▶ **Directive**:
Could you reproduce the material below word for word, without changing anything?

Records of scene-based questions
________________________
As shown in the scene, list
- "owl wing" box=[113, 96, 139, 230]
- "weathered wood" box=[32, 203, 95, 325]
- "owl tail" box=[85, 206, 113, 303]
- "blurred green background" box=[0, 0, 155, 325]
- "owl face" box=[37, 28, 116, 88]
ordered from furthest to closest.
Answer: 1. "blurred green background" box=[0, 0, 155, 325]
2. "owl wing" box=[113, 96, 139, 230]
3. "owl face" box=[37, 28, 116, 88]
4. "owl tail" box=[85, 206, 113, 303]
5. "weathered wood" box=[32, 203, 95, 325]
________________________
▶ **Result**:
As shown in the scene, list
- "owl wing" box=[113, 96, 139, 230]
- "weathered wood" box=[32, 203, 95, 325]
- "owl tail" box=[85, 206, 113, 303]
- "blurred green background" box=[0, 0, 155, 325]
- "owl face" box=[37, 28, 116, 88]
ordered from furthest to closest.
Answer: 1. "blurred green background" box=[0, 0, 155, 325]
2. "owl wing" box=[113, 96, 139, 230]
3. "owl face" box=[37, 28, 116, 88]
4. "owl tail" box=[85, 206, 113, 303]
5. "weathered wood" box=[32, 203, 95, 325]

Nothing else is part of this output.